== DATASET ENTRIES
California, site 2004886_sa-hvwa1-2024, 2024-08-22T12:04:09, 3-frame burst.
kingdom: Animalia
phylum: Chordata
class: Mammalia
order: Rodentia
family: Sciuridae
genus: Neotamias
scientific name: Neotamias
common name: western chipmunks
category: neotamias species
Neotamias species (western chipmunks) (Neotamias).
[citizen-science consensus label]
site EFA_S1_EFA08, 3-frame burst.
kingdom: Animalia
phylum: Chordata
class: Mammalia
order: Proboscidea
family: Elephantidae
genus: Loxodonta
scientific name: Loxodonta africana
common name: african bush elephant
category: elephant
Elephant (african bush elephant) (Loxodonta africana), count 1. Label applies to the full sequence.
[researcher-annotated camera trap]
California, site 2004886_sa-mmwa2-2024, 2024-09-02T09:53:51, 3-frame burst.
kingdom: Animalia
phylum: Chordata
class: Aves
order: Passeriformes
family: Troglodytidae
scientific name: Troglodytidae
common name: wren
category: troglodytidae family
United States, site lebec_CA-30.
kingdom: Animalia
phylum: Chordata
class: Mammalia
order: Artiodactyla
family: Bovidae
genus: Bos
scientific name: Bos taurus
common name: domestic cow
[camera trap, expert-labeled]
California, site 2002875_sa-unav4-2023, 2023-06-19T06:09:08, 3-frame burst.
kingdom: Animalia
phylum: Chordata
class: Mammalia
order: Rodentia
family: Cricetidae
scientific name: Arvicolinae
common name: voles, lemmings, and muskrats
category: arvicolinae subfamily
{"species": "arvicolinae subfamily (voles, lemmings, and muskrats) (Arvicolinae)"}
====
TASK INSTRUCTIONS → All of the data should be retyped exactly.

ANSWER TO THE EXERCISE →
California, site 2004886_sa-hvwa1-2024, 2024-08-22T12:04:09, 3-frame burst.
kingdom: Animalia
phylum: Chordata
class: Mammalia
order: Rodentia
family: Sciuridae
genus: Neotamias
scientific name: Neotamias
common name: western chipmunks
category: neotamias species
Neotamias species (western chipmunks) (Neotamias).
[citizen-science consensus label]
site EFA_S1_EFA08, 3-frame burst.
kingdom: Animalia
phylum: Chordata
class: Mammalia
order: Proboscidea
family: Elephantidae
genus: Loxodonta
scientific name: Loxodonta africana
common name: african bush elephant
category: elephant
Elephant (african bush elephant) (Loxodonta africana), count 1. Label applies to the full sequence.
[researcher-annotated camera trap]
California, site 2004886_sa-mmwa2-2024, 2024-09-02T09:53:51, 3-frame burst.
kingdom: Animalia
phylum: Chordata
class: Aves
order: Passeriformes
family: Troglodytidae
scientific name: Troglodytidae
common name: wren
category: troglodytidae family
United States, site lebec_CA-30.
kingdom: Animalia
phylum: Chordata
class: Mammalia
order: Artiodactyla
family: Bovidae
genus: Bos
scientific name: Bos taurus
common name: domestic cow
[camera trap, expert-labeled]
California, site 2002875_sa-unav4-2023, 2023-06-19T06:09:08, 3-frame burst.
kingdom: Animalia
phylum: Chordata
class: Mammalia
order: Rodentia
family: Cricetidae
scientific name: Arvicolinae
common name: voles, lemmings, and muskrats
category: arvicolinae subfamily
{"species": "arvicolinae subfamily (voles, lemmings, and muskrats) (Arvicolinae)"}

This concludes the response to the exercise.